In California, once a creditor or collector knows you are represented by a lawyer, they can no longer contact you regarding your debt. They cannot:
- call you,
- email you,
- write you,
- or in any way contact you to collect a debt.
When you choose Fitzgerald & Campbell, APLC to represent you, we immediately demand the creditor/collector cease contacting you. This is the quickest and easiest way to stop calls and mail to collect a debt.
If you are a California resident and want to put an end to debt collection harassment, then please call (844) 431-3851 so we can END THE HARASSMENT TODAY.
Debt Collection Calls You Should Be Concerned About
- The Caller is Very Vague About Who They Are: Be very concerned if the caller will not tell you who they are, refuses to send a letter, won’t provide any contact information, or is unable to provide any account verification. There are many scams out there calling people who don’t even owe any money. Never give any money to anyone without some proof of the account, what you are paying, and who you are paying. Never give out any banking or credit card information.

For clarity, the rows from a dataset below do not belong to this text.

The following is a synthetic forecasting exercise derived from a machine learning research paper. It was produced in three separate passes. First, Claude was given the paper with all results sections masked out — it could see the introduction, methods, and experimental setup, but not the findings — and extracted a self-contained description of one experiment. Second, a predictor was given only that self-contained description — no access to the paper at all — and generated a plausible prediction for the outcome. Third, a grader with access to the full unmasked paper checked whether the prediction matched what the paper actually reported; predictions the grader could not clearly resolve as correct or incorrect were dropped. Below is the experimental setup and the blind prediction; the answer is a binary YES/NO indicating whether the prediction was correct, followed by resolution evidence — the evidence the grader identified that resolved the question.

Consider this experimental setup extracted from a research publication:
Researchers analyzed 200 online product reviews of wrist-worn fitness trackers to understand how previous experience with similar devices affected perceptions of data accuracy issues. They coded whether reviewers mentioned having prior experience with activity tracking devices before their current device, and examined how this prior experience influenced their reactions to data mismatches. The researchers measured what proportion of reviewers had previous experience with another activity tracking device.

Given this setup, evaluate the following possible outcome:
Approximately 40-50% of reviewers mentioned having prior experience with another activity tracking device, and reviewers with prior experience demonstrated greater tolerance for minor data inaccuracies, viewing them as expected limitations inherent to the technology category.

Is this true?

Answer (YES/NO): NO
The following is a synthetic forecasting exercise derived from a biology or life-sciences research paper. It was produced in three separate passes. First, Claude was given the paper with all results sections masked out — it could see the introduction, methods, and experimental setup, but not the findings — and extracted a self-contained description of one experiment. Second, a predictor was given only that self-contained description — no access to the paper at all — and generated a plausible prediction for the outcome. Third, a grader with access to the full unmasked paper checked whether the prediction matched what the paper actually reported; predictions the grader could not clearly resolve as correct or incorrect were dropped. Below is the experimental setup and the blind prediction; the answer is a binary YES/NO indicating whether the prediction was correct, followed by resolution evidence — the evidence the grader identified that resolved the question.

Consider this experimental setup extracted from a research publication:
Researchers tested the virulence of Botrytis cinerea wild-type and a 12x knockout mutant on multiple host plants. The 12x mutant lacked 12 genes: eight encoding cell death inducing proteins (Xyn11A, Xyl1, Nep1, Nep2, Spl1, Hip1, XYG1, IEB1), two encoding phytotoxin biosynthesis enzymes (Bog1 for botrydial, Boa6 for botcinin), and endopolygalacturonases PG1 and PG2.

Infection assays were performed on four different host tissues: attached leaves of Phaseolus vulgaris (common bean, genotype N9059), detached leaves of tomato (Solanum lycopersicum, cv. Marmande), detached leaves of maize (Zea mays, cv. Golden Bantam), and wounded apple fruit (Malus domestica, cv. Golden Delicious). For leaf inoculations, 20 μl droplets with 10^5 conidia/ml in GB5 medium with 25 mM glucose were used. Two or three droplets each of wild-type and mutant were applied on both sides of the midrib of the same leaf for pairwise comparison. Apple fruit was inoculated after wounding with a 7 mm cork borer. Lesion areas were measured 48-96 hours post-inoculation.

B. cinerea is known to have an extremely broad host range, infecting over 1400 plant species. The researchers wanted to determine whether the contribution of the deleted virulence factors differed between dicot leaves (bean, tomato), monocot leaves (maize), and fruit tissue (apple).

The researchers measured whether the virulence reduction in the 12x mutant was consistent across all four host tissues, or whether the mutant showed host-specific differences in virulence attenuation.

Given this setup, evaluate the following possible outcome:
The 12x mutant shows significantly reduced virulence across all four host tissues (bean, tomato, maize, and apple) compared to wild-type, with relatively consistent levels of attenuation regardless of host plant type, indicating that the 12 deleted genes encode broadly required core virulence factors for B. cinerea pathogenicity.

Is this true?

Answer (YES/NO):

- The Caller Provides Account Information and Demands Payment: Although they are generally not a scam, it is important to know who you are talking to, exactly what account is at issue, and have written payment terms. Any collector who refuses to provide a written agreement should not be paid. Don’t forget that these are paid professionals who typically get paid according to how much they collect. They are not there to help you. They are there to help themselves and the companies they work for.
Common Examples of Debt Collection Harassment
The very first line of the Federal Harassment Law (the FDCPA) states, “There is abundant evidence of the use of abusive, deceptive, and unfair debt collection practices by many debt collectors.”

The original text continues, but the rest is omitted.